GOAL. Write out the rows below as a single numbered list, one line per entry, dropping blank lines and leaving out the pictures.

_____

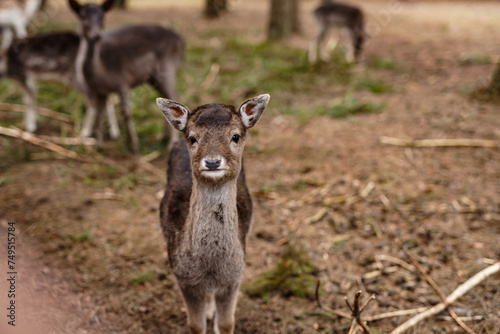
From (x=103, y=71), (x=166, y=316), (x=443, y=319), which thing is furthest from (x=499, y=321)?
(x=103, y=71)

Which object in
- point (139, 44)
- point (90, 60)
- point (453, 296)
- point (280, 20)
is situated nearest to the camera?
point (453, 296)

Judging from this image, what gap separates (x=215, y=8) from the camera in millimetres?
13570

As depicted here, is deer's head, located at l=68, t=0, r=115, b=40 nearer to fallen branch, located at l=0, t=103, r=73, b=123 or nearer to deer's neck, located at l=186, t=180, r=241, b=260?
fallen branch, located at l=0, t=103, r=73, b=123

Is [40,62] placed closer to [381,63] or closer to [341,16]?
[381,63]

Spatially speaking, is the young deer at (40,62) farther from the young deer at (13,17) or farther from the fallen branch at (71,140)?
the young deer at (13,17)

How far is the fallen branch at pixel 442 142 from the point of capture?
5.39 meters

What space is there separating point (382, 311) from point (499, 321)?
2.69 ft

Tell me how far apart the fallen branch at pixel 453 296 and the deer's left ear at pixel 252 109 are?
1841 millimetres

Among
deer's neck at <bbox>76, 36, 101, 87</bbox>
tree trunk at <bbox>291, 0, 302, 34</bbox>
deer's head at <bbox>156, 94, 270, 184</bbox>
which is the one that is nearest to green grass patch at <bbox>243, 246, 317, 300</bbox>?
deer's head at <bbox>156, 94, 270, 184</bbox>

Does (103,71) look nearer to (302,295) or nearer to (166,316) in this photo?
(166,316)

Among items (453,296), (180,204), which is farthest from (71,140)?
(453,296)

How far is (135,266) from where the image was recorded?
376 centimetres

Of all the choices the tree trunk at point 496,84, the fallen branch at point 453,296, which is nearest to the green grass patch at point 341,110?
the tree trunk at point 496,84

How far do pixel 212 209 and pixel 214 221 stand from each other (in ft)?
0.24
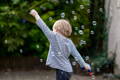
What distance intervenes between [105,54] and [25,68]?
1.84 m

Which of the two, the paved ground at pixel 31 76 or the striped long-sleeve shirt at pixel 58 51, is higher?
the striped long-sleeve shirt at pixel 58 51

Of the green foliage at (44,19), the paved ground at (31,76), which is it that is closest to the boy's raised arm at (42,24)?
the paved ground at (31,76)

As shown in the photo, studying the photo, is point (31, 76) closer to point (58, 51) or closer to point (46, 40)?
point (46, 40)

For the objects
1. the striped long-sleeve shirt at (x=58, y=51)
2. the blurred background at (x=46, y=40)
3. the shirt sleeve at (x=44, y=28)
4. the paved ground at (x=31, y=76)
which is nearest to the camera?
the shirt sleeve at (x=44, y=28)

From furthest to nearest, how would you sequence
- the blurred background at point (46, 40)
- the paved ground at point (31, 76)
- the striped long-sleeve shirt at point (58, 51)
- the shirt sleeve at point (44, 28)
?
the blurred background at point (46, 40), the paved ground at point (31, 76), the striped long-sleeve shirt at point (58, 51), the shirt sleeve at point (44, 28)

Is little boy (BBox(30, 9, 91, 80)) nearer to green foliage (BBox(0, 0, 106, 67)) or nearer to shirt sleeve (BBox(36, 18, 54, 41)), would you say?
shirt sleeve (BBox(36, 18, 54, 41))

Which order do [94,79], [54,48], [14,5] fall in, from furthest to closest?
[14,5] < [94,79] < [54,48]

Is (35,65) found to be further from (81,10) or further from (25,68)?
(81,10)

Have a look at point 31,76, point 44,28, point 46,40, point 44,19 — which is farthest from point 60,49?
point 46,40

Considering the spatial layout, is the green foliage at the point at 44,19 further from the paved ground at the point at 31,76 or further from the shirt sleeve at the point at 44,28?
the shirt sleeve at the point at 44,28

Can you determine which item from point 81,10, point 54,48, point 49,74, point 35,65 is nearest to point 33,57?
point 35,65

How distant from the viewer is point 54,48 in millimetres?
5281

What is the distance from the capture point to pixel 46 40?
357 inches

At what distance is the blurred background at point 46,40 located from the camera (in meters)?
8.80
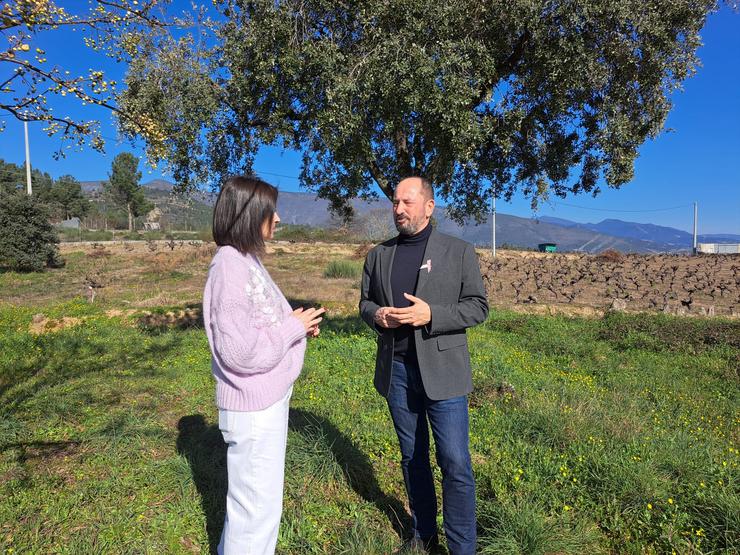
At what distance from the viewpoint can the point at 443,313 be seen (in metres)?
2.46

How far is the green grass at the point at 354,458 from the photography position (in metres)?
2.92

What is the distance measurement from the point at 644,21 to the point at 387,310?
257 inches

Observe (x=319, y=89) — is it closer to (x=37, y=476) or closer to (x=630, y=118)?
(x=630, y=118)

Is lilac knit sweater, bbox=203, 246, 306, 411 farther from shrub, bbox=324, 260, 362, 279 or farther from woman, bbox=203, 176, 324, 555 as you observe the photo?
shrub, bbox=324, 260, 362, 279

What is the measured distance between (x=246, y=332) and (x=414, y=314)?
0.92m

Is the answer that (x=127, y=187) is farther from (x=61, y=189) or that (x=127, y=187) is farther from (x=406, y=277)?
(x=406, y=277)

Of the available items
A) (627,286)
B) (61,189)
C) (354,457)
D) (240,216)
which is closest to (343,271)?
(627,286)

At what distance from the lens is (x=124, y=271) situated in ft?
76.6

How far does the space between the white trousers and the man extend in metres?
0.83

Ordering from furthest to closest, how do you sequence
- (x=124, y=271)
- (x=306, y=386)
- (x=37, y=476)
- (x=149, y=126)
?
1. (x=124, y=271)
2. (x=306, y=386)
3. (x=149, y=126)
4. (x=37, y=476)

_____

SOLUTION.
1. From (x=103, y=71), (x=166, y=316), (x=443, y=319), which thing is furthest from (x=499, y=321)?
2. (x=103, y=71)
3. Which object in
4. - point (139, 44)
5. - point (90, 60)
6. - point (453, 296)
7. - point (280, 20)
8. is situated nearest to the camera?
9. point (453, 296)
10. Judging from this image, what gap separates (x=215, y=8) from the camera in millimetres?
11. 13570
12. As depicted here, is deer's head, located at l=68, t=0, r=115, b=40 nearer to fallen branch, located at l=0, t=103, r=73, b=123 or nearer to deer's neck, located at l=186, t=180, r=241, b=260?
13. fallen branch, located at l=0, t=103, r=73, b=123
14. Is [40,62] placed closer to [381,63] or closer to [341,16]?
15. [381,63]
16. Spatially speaking, is the young deer at (40,62) farther from the young deer at (13,17) or farther from the fallen branch at (71,140)?
17. the young deer at (13,17)
18. How far is the fallen branch at pixel 442 142 from the point of capture?
19. 5.39 meters
20. What space is there separating point (382, 311) from point (499, 321)?
21. 2.69 ft
22. Tell me how far apart the fallen branch at pixel 453 296 and the deer's left ear at pixel 252 109 are?
23. 1841 millimetres
24. Among
25. deer's neck at <bbox>76, 36, 101, 87</bbox>
26. tree trunk at <bbox>291, 0, 302, 34</bbox>
27. deer's head at <bbox>156, 94, 270, 184</bbox>
28. which is the one that is nearest to green grass patch at <bbox>243, 246, 317, 300</bbox>?
29. deer's head at <bbox>156, 94, 270, 184</bbox>
30. Does (103,71) look nearer to (302,295) or nearer to (166,316) in this photo?
31. (166,316)
32. Among items (453,296), (180,204), which is farthest from (71,140)?
33. (453,296)
34. How far is (135,266) from where the image was recorded?
35. 376 centimetres
36. Of all the choices the tree trunk at point 496,84, the fallen branch at point 453,296, which is nearest to the green grass patch at point 341,110?
37. the tree trunk at point 496,84
38. How far do pixel 212 209 and pixel 214 221 stand from each other (in ft)?
39. 0.24
40. What distance intervenes between [105,54] and [25,68]?
41. 1.84 m
42. Which of the two, the paved ground at pixel 31 76 or the striped long-sleeve shirt at pixel 58 51, is higher?
43. the striped long-sleeve shirt at pixel 58 51
44. Of the green foliage at (44,19), the paved ground at (31,76), which is it that is closest to the boy's raised arm at (42,24)?
45. the paved ground at (31,76)
46. As shown in the photo, studying the photo, is point (31, 76) closer to point (58, 51) or closer to point (46, 40)?
47. point (46, 40)
48. For the objects
49. 1. the striped long-sleeve shirt at (x=58, y=51)
50. 2. the blurred background at (x=46, y=40)
51. 3. the shirt sleeve at (x=44, y=28)
52. 4. the paved ground at (x=31, y=76)
53. which is nearest to the camera?
54. the shirt sleeve at (x=44, y=28)
55. From furthest to nearest, how would you sequence
56. - the blurred background at point (46, 40)
57. - the paved ground at point (31, 76)
58. - the striped long-sleeve shirt at point (58, 51)
59. - the shirt sleeve at point (44, 28)
60. ?
61. the blurred background at point (46, 40), the paved ground at point (31, 76), the striped long-sleeve shirt at point (58, 51), the shirt sleeve at point (44, 28)
62. Is little boy (BBox(30, 9, 91, 80)) nearer to green foliage (BBox(0, 0, 106, 67)) or nearer to shirt sleeve (BBox(36, 18, 54, 41)), would you say?
63. shirt sleeve (BBox(36, 18, 54, 41))
64. Which order do [94,79], [54,48], [14,5] fall in, from furthest to closest?
65. [14,5] < [94,79] < [54,48]
66. Is (35,65) found to be further from (81,10) or further from (25,68)?
67. (81,10)
68. Have a look at point 31,76, point 44,28, point 46,40, point 44,19 — which is farthest from point 60,49?
69. point 46,40
70. Considering the spatial layout, is the green foliage at the point at 44,19 further from the paved ground at the point at 31,76 or further from the shirt sleeve at the point at 44,28?
71. the shirt sleeve at the point at 44,28
72. Can you determine which item from point 81,10, point 54,48, point 49,74, point 35,65 is nearest to point 33,57?
73. point 35,65
74. How distant from the viewer is point 54,48 in millimetres?
75. 5281
76. What is the distance from the capture point to pixel 46 40?
77. 357 inches
78. At what distance is the blurred background at point 46,40 located from the camera (in meters)?
79. 8.80
80. At what distance from the viewpoint can the point at 443,313 be seen (in metres)?
81. 2.46
82. How far is the green grass at the point at 354,458 from the photography position (in metres)?
83. 2.92
84. What is the distance measurement from the point at 644,21 to the point at 387,310?
85. 257 inches
86. Observe (x=319, y=89) — is it closer to (x=37, y=476) or closer to (x=630, y=118)?
87. (x=630, y=118)
88. Is lilac knit sweater, bbox=203, 246, 306, 411 farther from shrub, bbox=324, 260, 362, 279 or farther from woman, bbox=203, 176, 324, 555 as you observe the photo?
89. shrub, bbox=324, 260, 362, 279
90. What is the measured distance between (x=246, y=332) and (x=414, y=314)?
91. 0.92m
92. Is the answer that (x=127, y=187) is farther from (x=61, y=189) or that (x=127, y=187) is farther from (x=406, y=277)?
93. (x=406, y=277)
94. Of the available items
95. A) (627,286)
96. B) (61,189)
97. C) (354,457)
98. D) (240,216)
99. which is closest to (343,271)?
100. (627,286)
101. At what distance from the lens is (x=124, y=271) situated in ft?
102. 76.6
103. How far does the space between the white trousers and the man extend in metres?
104. 0.83
105. Ordering from furthest to closest, how do you sequence
106. - (x=124, y=271)
107. - (x=306, y=386)
108. - (x=37, y=476)
109. - (x=149, y=126)
110. ?
111. 1. (x=124, y=271)
112. 2. (x=306, y=386)
113. 3. (x=149, y=126)
114. 4. (x=37, y=476)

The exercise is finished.